▶ _SUPPLIED TEXT_
"""
Recalling Wild Election Year 1983, No Democrat Endorsed For Mayor

Charlie Tisdale sits at the entrance to McLevy Hall in 1983, joined by campaign supporters, awaiting opening of Registrar’s Office. Photo courtesy of John Soltis.

It’s the summer of 1983, the scene Registrar of Voters Office in McLevy Hall on State Street. A half dozen Democratic mayoral candidates and several other campaign hands are lined up at the door entrance jockeying petition sheets for the top line in the Democratic primary.

Two political warriors Charlie Tisdale and John McNamara, the city’s former chief legal counsel, are nose to nose. McNamara was one of the cutting needlers of his time against Tisdale, a former Harding High School quarterback who helmed the city’s anti-poverty agency and returned home  two years prior after a stint in the Jimmy Carter White House.

Tisdale, whose campaign handlers had camped out the night before, backed down to no one.

In so many words Tisdale, the former quarterback, guaranteed McNamara either he goes in first or he’d shove a football up McNamara’s ass.

From left, Charlie Tisdale, John Mandanici, Lenny Paoletta and Ralph Cennamo debate in City Council chambers, 1983.

How did they get there?

In 1983 no one received the Democratic endorsement for mayor making it a wide open battle.

Convention night at the Three Door Inn was a study in chaotic name calling, bitter feuds and dubious electioneering. An endorsed candidate required 46 votes from the 90 member Democratic Town Committee. Young lawyer Tom Bucci backed by a sizable portion of party insiders banked the most with roughly 40 backers. The rest were largely split up between Tisdale, former Mayor John Mandanici and McNamara.
"""
▶ _GIVEN INFORMATION_
"""
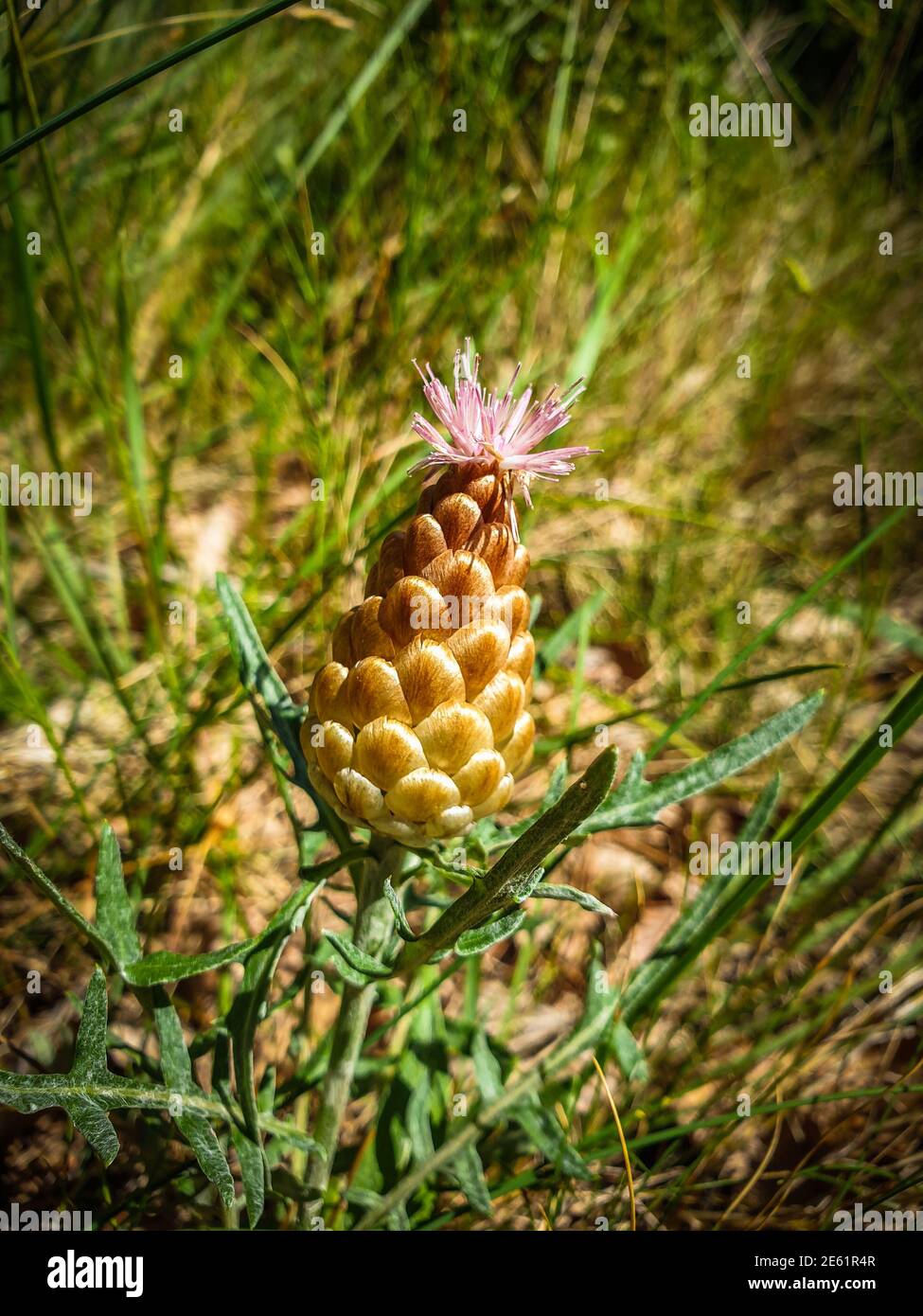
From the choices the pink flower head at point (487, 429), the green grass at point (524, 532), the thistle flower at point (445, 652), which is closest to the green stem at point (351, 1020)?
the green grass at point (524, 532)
"""
▶ _SHORT EXERCISE A_
According to the article about the 1983 mayoral race, how many votes did a candidate need to win the Democratic endorsement?
▶ _SHORT EXERCISE B_
Summarize the article about the 1983 mayoral race in two sentences.
▶ _SHORT EXERCISE C_
Resume the article about the 1983 mayoral race from the point at which it ends.

▶ _RIGHT ANSWER A_
A candidate needed 46 votes from the 90-member Democratic Town Committee.

▶ _RIGHT ANSWER B_
In the summer of 1983, several Democratic mayoral candidates lined up at the Registrar of Voters Office in McLevy Hall to compete for the top line in the primary, and Charlie Tisdale confronted John McNamara over who would enter first. No candidate had won the party endorsement at a chaotic convention at the Three Door Inn, where Tom Bucci led with roughly 40 of the 46 votes required and the rest were split largely among Tisdale, John Mandanici and McNamara.

▶ _RIGHT ANSWER C_
Round and round they went with roll calls and delegate negotiations during breaks amid hoots and hollers.

No one broke the logjam. On this night no kingmaker.

Tisdale supporter attorney Mark Gross, who sometimes had a peculiar communication style, took to the podium to nominate Tisdale for mayor.

To a jam-packed audience of pols and eager journalists awaiting the outcome, Gross took to the stage and declared “Who says you can’t support the moolinyan!”

It was more declaration than question. The place erupted in cheers and jeers.

Moolinyan is pejorative slang rooted in the southern Italian dialect word mulignane, (the g silent) meaning eggplant, its color a slur against Blacks.

Bridgeport’s political demographic was still largely White, a change that would arrive a generation later.

The night ended with no endorsement. All the candidates had to signature their way onto the ballot.

For Tisdale this set up perfect. He wanted this race wide open the Black candidate amid a large White field. Tisdale, a policy wonk, was a magnificent political organizer who inspired legions of young people to the table, Black, Brown and White. They were known as the Tizzies.

Tisdale would not campaign north of Capitol Avenue, a demarcation of sorts between the White and Black And Brown communities. He focused on his strength areas, particularly the East Side and East End. He knew the White vote would be split all over the place.

When the results filed in, as Tisdale had projected his vote overwhelmed the split electorate. He finished first by a comfortable margin, Bucci second, Mandanici third.

Tisdale became the first Black candidate nominated for mayor by a major party in Bridgeport’s history.

Now it was on to the general election.

In 1981, Republican Lenny Paoletta won the mayoralty in razor-close fashion over incumbent Democrat Mandanici.

After the 1983 primary Arthur DelMonte, who had secured a ballot spot on the Taxpayer Party line, ceded his ballot line to friend Mandanici.

Ralph Cennamo, another White candidate, also petitioned onto the general election ballot.

Some Democratic regulars, and White voters suspicious of Tisdale, split off with Mandanici. Electorally, the city was a much different place, White voters were the majority and the gap between registered Democrats and Republicans not nearly the 10 to 1 of the current registration.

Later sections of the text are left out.